═════ INPUT DATA ═════

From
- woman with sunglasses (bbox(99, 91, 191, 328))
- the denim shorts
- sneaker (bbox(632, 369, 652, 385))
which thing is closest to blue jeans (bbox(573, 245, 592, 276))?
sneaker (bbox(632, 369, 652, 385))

═════
═════ INPUT DATA ═════

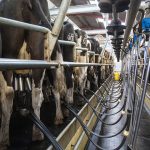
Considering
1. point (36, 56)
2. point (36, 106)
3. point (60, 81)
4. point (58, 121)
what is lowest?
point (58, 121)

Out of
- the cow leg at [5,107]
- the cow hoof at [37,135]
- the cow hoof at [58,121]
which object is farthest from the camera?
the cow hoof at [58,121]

═════
═════ INPUT DATA ═════

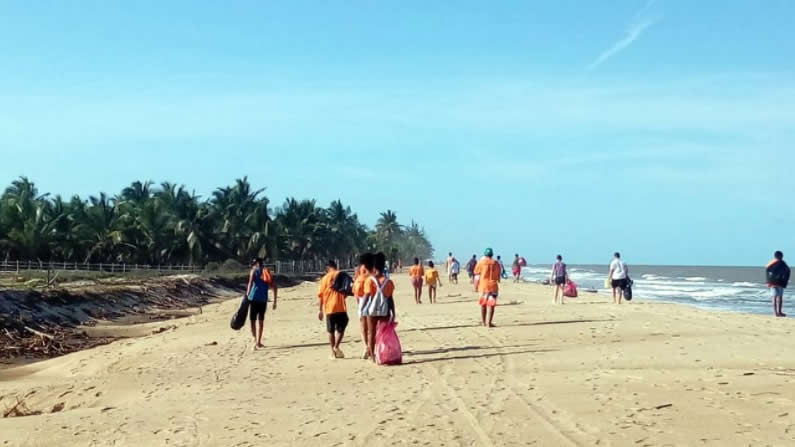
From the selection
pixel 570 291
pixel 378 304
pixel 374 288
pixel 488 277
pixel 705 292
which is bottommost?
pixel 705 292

═════

Please filter the lines above down to those that contain the word "which". Treat uppercase and lowercase as different.

SOLUTION TO THIS EXERCISE –
which thing is closest to blue jeans (bbox(573, 245, 592, 276))?
which object is farthest from the camera?
which is bottommost?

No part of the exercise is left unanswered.